##### Data lines

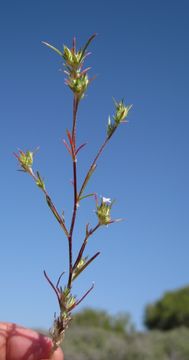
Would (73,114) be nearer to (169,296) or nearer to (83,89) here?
(83,89)

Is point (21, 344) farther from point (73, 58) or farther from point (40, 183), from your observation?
point (73, 58)

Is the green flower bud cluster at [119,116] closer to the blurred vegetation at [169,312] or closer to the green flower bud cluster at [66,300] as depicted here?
the green flower bud cluster at [66,300]

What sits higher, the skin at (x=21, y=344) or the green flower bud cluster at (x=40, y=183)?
the green flower bud cluster at (x=40, y=183)

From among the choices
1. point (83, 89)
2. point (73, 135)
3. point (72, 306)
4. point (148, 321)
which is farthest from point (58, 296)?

##########

Exercise instructions
Render the entries above as a JSON list of strings, one string per line, with blank lines omitted and the pictures excluded.

Completed task
[
  "Would (73,114) be nearer to (169,296) or nearer to (83,89) here?",
  "(83,89)",
  "Is point (21, 344) farther from point (73, 58) or farther from point (40, 183), from your observation?",
  "point (73, 58)",
  "Is the green flower bud cluster at [119,116] closer to the blurred vegetation at [169,312] or closer to the green flower bud cluster at [66,300] as depicted here?",
  "the green flower bud cluster at [66,300]",
  "What sits higher, the skin at (x=21, y=344) or the green flower bud cluster at (x=40, y=183)?",
  "the green flower bud cluster at (x=40, y=183)",
  "From among the choices",
  "1. point (83, 89)",
  "2. point (73, 135)",
  "3. point (72, 306)",
  "4. point (148, 321)",
  "which is farthest from point (58, 296)?"
]